## Page text
(begin)

Analyzing a Healthcare Knowledge Graph with Cypher and Graph Data Science
How I explored a FAERS-style healthcare graph, moved from Cypher EDA to GDS workflows, and turned graph results into practical analytical insights.
Peter Mangoro
This assignment felt like a real analytics engagement: incomplete documentation, a complex healthcare graph, and the need to make method choices that I could justify.
Assignment Focus
I worked with a FAERS-inspired healthcare dataset restored from a Neo4j dump, then analyzed it in three passes:
- Cypher-based schema and data exploration
- Deeper analytical querying and aggregation
- GDS workflows for structural and similarity analysis
I used Python + Neo4j driver + pandas to keep experiments iterative and reproducible.
What I Built
- A practical EDA workflow for discovering labels, relationship patterns, and property quality
- Analytical Cypher queries for non-trivial domain questions
- GDS projections and algorithm runs aligned to assignment questions (instead of running algorithms blindly)

(end)

## What the task asks
Return the passage of the healthcare graph write-up starting at "Peter Mangoro" and ending at "iterative and reproducible.", copied word for word. The material that comes next has nothing to do with the healthcare graph write-up.

## Dataset excerpt

(begin)

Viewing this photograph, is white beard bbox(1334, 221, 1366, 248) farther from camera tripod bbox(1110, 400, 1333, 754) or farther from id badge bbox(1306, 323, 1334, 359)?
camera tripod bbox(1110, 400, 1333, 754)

(end)

## Output
Peter Mangoro
This assignment felt like a real analytics engagement: incomplete documentation, a complex healthcare graph, and the need to make method choices that I could justify.
Assignment Focus
I worked with a FAERS-inspired healthcare dataset restored from a Neo4j dump, then analyzed it in three passes:
- Cypher-based schema and data exploration
- Deeper analytical querying and aggregation
- GDS workflows for structural and similarity analysis
I used Python + Neo4j driver + pandas to keep experiments iterative and reproducible.